A reunião será realizada no Palácio de La Moneda e dá continuidade a uma iniciativa lançada por Lula e Sánchez durante a 79ª Assembleia-Geral das Nações Unidas, em 2024, nos Estados Unidos. Desde então, os líderes envolvidos vêm mantendo diálogo sobre temas como fortalecimento institucional, combate à desinformação, desigualdade e cooperação multilateral.
Em fevereiro, os mesmos participantes realizaram um encontro virtual para definir os próximos passos da iniciativa.

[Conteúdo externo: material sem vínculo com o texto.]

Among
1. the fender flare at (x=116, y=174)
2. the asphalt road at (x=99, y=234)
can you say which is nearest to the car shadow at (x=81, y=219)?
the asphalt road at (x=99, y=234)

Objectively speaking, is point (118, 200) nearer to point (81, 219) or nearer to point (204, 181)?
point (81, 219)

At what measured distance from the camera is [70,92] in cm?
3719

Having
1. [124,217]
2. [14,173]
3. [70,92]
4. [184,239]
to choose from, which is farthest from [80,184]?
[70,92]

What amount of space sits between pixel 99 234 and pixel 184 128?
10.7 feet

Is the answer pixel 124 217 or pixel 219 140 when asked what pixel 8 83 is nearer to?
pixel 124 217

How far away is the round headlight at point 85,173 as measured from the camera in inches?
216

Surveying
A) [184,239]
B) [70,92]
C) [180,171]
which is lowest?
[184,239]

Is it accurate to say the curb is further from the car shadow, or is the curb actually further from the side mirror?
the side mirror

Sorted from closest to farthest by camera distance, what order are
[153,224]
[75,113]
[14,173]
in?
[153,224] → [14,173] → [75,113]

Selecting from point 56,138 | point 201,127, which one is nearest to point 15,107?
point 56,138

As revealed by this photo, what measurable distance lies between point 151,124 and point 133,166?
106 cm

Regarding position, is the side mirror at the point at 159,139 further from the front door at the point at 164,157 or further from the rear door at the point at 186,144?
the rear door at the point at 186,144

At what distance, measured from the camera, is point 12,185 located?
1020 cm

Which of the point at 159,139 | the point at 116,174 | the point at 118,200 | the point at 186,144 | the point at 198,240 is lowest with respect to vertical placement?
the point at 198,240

O objetivo da cúpula no Chile é consolidar um posicionamento conjunto em defesa de princípios democráticos e apresentar propostas no encontro paralelo à 80ª Assembleia-Geral da ONU, prevista para setembro.

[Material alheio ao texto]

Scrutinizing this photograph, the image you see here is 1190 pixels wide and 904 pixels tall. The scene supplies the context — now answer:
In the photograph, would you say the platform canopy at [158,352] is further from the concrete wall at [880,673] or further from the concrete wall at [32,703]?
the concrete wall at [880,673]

Embora a realização da cúpula já estivesse agendada, a viagem de Lula ocorre em meio a uma fase de tensões diplomáticas com os Estados Unidos. Declarações recentes do ex-presidente norte-americano Donald Trump, incluindo críticas ao governo brasileiro e manifestações sobre o ex-presidente Jair Bolsonaro, devem ter repercussão nos bastidores do evento.

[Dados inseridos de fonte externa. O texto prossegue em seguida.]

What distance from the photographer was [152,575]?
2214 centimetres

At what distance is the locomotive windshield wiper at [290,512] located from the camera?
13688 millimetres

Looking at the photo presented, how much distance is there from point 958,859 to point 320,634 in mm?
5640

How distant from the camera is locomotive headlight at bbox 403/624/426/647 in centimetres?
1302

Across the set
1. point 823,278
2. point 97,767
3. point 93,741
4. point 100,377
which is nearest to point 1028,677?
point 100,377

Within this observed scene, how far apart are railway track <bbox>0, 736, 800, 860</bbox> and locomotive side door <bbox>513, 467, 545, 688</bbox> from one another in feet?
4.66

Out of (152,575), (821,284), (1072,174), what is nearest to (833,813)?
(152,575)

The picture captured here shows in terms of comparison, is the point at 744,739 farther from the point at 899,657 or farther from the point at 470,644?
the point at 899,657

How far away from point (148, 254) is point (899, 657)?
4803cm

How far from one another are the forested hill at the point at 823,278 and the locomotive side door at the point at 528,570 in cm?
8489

Após a reunião oficial, os chefes de Estado participarão de um almoço no Ministério das Relações Exteriores chileno, promovido por Boric. O encontro contará ainda com a presença de intelectuais e representantes de instituições internacionais, como a ex-presidenta Michelle Bachelet; o economista e Nobel Joseph Stiglitz; a filósofa Susan Neiman; o economista Ha-Joon Chang; e o advogado Carlos Peña.
No período da tarde, os presidentes devem se reunir com mais de 300 representantes da sociedade civil no Centro Cultural Matucana 100, na comuna de Estación Central, em Santiago. O encontro abordará temas como democracia, desigualdade e os impactos das tecnologias digitais. As conclusões serão levadas à ONU em setembro.